Sunday, April 01, 2012

The Fall of Rome and the Rise of Islam

A friend shared a link to Tom Holland's recent article in the Guardian, about the Fall of Rome and the rise of Islam.

I thought it very good: Holland is a fine writer. In true Blogger fashion I have some half-digested thoughts to share.

I always understood that among Sci-Fi fans, "the Mule" in the Foundation Trilogy has long been understood as an unflattering portrait of L. Ron Hubbard, whose inauguration of a science fiction religion had roughly the same effect on North American SF fans that Muhammad's revelation had on the post-classical world.

It seems astounding that Holland manages to all but ignore the fact that the Roman Empire was mostly replaced by Christian societies, not Islamic. Those Greek Egyptians who received that invoice for sheep that he mentions, were not exactly members of some pagan cult: Egypt had been Christian for 300 years by that time.

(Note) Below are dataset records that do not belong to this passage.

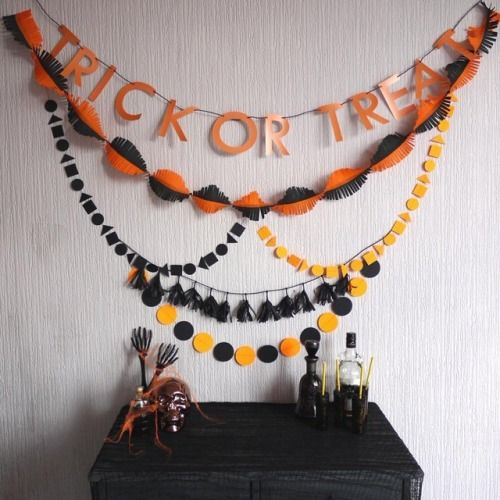 Yo self 👻   #trickortreat #trickortreatyoself  #happyhalloween #partypack #orange #black #halloweendecor #halloweeniscoming #Halloween #spooktacular #halloween2017 #ifyouvegotithauntit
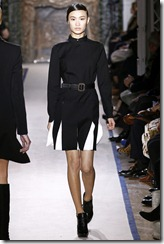 Yves Saint Laurent Ready-To-Wear Fall 2011 Runway Photos 10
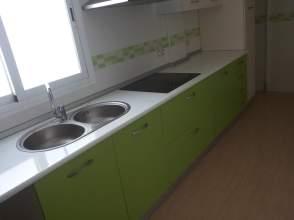 Ático en alquiler en Zona Auditorio, Barrio Pabellón-Estación (El Ejido) por 350 € /mes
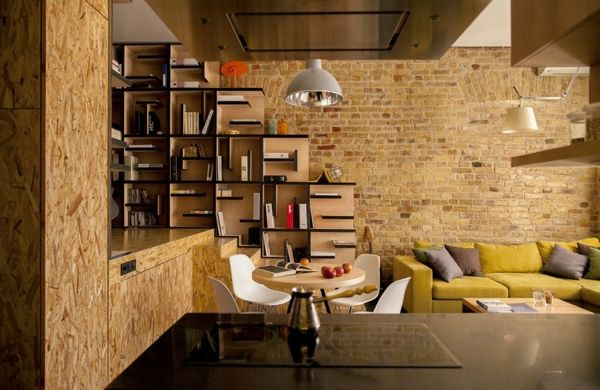 ziegelwand wohnzimmer:ziegelwand-im-wohnzimmer-warme-farben- schönes regalsystem – Warme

Then he also neglects to mention what may be the most interesting thing about Asimov and Herbert, which is that their books have scant or no Christian content. People had been writing novels about the Fall of Rome for hundreds of years -- you could fill a whole library with such books, though they are all unread today. I used to own one that I picked out of a dollar bin in Texas: a big fat elegant blue-backed thing from the 1890s with gold-edged pages and a pompous kind of title like "Sunlight and Shadow" or some such, execrably written by a dull and no-doubt fat 19th century Evangelical minister, and all about the spiritual awakening of some Roman aristocrat's beautiful daughter with milk-white skin and sexy lips, as she becomes attracted to the persecuted sect in the catacombs, falls under the sway of its compelling bearded bishop, and learns to recognize her True Lord in Christ. "Quo Vadis" is another such book, far more famous. Now why would Tom Holland make no mention of this?

He doesn't say much about Star Wars either, perhaps because its narrative of political rebellion, which could certainly be classical or proto-Christian, doesn't fit the pattern. How true, that what people don't say can reveal as much as what they do. "In other regions ... there are even more haunting silences." Indeed.

Holland's connection of late Roman catastrophe to Tolkien's Middle Earth history, by way of Arthurian romance, is ingenious, perhaps not ironclad but insightful. Tolkien's book does achieve much of its effect by its background reference to sprawling, ancient ruined places, to regions once beautiful and cultivated but now waste, grown up with tangled forest and now the haunt of murderous creatures. Schooled on such works, we want our ruins vast and gloomy. The real ruins scattered about the Holy Land almost always disappoint, in part because they are so small and beaten down, and washed in sun.

What myths will we tell ourselves, who live in a world where nothing can be conceded as true unless it is subject to measurement?